EXCERPT PROVIDED:
Allen Wirfs-Brock (AWB), Waldemar Horwat (WH), Brian Terlson (BT), Michael Ficarra (MF), Adam Klein (AK), Chip Morningstar (CM), Dave Herman (DH), Kent C. Dodds (KCD), Kevin Gibbons (KG), Tim Disney (TD), Daniel Ehrenberg (DE), Shu-yu Guo (SYG), Jeff Morrison (JM), James Snell (JSL), Keith Miller (KM), Myles Borins (MBS), Rick Waldron (RW), Mariko Kosaka (MKA), Stephen Murphy (SMY), Rob Palmer (RPR), Andrew Paprocki (API), Philippa Gardner (PGR), Sam Goto (SGO), Mark S. Miller (MM), Nathan Hammond (NHD), Masud Rahman (MRN), Henry Zhu (HZU), Sebastian Markbåge (SM), Joe Mordetsky (JMY), Franziska Hinkelmann (FHN), Caridy Patiño (CP), Myles Borins (MBS), Ron Buckton (RBN), Ashley Williams (AWS), Domenic Denicola (DD), Patrick Soquet (PST), Peter Hoddie (PHE), Leo Balter (LBR), Ben Newman (BN), Jafar Husain (JH), Yehuda Katz (YK), Sarah D'Onofrio (SDO), Kirill Cherkoshin (KCN), Andres Suarez (ASZ), Diego Ferreiro Val (DFV), Tzvetan Mikov (TMV)

Remote: Jamund Ferguson (JXF), Bradley Farias (BFS)


Welcome

(request slides?)

AWB: (introduction, explanation of TC39 and Ecma)

6. Agenda Adoption

https://github.com/tc39/agendas/blob/master/2017/05.md

Conclusion/Resolution

9. Ecma 262 Status Update

(Brian Terlson)

BT: (Final draft of ES2017 coming soon)

Conclusion/Resolution

10. Ecma 402 Status Update

(Caridy Patiño)

CP: Draft is complete, producing a PDF with "print to pdf".

BT: If the new tool from Dean Tribble doesn't work out, we'll just do the same for Ecma 262

CP: Minor editorial and version updates.

11. Ecma 404 Status Update

(Allen Wirfs-Brock)

AWB: We'll get to this on Thursday, please read the documents in reflector

12. Test262 Status Updates

(Leo Balter)

LBR:

LBR: (explaining clean up of erroneous tests that interact with implied global, re: "length" and "name")

QUESTIONS:
(a) List every numbered agenda item in the meeting notes, with its number and title.
(b) Reproduce the passage of the meeting notes between "11. Ecma 404" and "(Leo Balter)", inclusive.
(c) According to the meeting notes, how is the PDF of the completed Ecma 402 draft being produced?
None of the dataset entries are needed for the work here.

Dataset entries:

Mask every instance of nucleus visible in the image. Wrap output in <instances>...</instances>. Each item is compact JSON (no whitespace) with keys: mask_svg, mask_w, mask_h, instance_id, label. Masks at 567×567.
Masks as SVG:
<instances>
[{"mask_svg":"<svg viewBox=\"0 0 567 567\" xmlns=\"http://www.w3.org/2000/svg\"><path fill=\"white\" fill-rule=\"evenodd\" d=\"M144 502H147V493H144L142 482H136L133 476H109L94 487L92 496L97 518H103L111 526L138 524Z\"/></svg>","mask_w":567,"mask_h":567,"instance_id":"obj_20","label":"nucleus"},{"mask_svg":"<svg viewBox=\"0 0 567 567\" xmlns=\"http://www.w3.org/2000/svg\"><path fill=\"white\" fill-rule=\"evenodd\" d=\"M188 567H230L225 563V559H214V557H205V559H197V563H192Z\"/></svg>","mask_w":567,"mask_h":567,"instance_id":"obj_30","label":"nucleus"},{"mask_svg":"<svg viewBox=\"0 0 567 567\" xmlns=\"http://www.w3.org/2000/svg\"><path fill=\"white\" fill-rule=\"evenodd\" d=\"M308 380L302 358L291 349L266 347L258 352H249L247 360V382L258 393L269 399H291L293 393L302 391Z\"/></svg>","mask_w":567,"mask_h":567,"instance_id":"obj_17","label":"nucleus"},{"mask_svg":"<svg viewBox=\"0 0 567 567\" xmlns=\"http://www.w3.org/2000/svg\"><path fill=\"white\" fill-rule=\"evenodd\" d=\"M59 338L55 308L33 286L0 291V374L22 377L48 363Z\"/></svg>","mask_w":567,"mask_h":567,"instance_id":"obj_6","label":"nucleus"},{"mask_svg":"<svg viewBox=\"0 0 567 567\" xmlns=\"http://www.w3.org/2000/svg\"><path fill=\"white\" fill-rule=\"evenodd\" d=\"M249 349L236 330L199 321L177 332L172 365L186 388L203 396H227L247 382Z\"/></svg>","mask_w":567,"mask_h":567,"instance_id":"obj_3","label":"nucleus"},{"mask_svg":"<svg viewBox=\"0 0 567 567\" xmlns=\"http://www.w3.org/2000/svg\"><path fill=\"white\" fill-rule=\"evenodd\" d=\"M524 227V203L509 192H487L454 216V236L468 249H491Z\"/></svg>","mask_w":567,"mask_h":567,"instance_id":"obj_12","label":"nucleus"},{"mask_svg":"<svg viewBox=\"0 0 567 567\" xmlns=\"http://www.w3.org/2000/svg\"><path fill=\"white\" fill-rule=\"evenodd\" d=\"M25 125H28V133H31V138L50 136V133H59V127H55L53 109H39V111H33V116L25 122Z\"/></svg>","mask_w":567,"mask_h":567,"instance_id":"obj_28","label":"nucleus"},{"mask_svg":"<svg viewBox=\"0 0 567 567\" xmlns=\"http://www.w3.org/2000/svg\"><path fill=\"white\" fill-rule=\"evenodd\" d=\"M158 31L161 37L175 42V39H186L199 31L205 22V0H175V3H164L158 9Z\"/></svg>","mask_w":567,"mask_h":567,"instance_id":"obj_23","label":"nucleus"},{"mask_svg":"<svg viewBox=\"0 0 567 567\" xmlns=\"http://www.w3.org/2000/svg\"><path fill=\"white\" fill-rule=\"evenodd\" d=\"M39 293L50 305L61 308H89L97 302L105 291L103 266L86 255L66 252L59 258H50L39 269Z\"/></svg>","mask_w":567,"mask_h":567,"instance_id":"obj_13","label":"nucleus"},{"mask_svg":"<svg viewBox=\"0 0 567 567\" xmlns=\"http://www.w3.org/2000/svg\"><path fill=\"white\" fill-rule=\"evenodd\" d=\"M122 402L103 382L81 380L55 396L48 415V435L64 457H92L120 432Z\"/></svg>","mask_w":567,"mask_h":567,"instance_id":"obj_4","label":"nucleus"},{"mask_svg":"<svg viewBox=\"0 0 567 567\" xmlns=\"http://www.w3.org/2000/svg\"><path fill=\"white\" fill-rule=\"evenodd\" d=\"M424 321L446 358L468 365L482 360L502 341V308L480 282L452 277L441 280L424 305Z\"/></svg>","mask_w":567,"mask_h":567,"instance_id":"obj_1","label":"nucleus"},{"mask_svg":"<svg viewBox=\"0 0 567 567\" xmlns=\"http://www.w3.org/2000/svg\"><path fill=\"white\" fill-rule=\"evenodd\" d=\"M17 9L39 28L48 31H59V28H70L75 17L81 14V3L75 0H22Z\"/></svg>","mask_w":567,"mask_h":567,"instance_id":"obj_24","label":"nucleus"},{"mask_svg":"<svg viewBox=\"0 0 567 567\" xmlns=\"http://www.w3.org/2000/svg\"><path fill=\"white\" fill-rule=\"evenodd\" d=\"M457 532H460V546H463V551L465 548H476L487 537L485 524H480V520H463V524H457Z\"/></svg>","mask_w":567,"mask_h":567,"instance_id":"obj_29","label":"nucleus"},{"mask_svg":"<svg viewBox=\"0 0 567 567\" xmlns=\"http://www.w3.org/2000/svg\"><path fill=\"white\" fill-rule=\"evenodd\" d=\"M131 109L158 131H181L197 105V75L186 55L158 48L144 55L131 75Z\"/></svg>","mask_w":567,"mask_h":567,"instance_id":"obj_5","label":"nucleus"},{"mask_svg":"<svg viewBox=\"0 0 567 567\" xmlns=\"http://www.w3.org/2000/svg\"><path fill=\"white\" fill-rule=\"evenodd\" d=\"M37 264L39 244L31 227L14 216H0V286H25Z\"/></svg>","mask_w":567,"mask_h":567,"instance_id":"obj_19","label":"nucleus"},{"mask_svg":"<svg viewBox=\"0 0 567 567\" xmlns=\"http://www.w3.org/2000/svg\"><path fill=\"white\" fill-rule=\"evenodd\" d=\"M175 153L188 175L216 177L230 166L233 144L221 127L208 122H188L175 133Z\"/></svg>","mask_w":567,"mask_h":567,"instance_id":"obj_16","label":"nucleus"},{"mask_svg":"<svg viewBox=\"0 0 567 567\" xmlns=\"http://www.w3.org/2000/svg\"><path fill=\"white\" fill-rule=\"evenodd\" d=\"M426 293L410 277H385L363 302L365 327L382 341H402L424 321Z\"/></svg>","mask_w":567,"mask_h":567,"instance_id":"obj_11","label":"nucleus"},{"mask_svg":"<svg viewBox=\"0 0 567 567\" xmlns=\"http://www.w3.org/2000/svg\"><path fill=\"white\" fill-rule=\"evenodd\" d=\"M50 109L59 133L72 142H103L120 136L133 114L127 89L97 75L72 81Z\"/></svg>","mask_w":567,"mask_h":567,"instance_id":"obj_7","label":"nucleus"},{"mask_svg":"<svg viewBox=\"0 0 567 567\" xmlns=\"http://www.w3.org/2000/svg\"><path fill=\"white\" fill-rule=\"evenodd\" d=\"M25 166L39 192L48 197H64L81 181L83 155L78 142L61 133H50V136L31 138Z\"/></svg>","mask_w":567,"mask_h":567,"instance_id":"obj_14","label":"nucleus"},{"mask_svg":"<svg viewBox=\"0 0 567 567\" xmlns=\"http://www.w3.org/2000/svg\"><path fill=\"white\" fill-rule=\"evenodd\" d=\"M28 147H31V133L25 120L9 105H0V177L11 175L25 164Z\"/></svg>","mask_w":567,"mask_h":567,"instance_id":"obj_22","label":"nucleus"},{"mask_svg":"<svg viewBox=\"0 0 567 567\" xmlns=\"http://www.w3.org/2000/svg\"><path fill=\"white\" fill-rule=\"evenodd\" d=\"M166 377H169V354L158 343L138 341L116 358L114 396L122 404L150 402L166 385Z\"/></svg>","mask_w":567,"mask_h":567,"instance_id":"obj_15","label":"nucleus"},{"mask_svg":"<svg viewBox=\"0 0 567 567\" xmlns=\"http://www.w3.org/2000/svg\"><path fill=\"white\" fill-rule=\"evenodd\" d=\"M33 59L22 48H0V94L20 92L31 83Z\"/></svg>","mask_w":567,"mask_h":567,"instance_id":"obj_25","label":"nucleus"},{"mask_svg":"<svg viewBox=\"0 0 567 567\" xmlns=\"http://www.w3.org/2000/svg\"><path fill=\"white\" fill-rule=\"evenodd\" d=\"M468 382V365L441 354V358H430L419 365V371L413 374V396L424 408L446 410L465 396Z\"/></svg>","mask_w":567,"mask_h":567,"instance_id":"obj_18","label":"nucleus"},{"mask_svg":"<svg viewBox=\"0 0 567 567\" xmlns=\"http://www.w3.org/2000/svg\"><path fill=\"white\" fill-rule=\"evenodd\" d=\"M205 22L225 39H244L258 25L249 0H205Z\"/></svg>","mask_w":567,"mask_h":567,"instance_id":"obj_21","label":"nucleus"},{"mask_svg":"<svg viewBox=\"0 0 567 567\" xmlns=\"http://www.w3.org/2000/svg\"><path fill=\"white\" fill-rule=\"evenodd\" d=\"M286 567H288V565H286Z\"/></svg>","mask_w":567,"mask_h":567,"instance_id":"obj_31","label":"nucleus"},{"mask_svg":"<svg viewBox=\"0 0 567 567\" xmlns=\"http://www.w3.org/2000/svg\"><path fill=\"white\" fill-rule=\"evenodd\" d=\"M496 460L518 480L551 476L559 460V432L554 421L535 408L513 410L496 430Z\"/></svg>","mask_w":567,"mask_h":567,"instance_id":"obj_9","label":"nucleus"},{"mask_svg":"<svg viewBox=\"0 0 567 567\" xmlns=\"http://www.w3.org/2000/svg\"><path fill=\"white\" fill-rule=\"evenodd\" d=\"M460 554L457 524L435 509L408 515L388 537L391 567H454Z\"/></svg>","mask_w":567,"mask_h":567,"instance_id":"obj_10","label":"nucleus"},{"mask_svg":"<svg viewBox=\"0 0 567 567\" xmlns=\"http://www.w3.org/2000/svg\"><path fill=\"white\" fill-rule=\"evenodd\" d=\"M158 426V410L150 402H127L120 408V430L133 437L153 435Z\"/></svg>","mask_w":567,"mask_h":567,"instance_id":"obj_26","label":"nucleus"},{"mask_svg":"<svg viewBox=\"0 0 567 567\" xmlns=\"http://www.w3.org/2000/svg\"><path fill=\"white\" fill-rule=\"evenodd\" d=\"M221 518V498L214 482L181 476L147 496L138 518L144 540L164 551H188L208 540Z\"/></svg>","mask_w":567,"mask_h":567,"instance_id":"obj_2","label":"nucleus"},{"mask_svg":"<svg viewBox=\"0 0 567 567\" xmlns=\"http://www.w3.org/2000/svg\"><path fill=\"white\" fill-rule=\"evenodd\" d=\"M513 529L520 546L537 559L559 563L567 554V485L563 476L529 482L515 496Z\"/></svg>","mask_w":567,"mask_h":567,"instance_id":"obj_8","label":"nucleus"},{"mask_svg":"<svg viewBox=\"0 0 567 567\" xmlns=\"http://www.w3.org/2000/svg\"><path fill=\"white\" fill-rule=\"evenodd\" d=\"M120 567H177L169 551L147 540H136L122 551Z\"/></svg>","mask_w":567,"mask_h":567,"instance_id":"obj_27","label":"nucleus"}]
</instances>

EXPECTED RESPONSES:
(a)
6. Agenda Adoption
9. Ecma 262 Status Update
10. Ecma 402 Status Update
11. Ecma 404 Status Update
12. Test262 Status Updates

(b)
11. Ecma 404 Status Update

(Allen Wirfs-Brock)

AWB: We'll get to this on Thursday, please read the documents in reflector

12. Test262 Status Updates

(Leo Balter)

(c) With "print to pdf".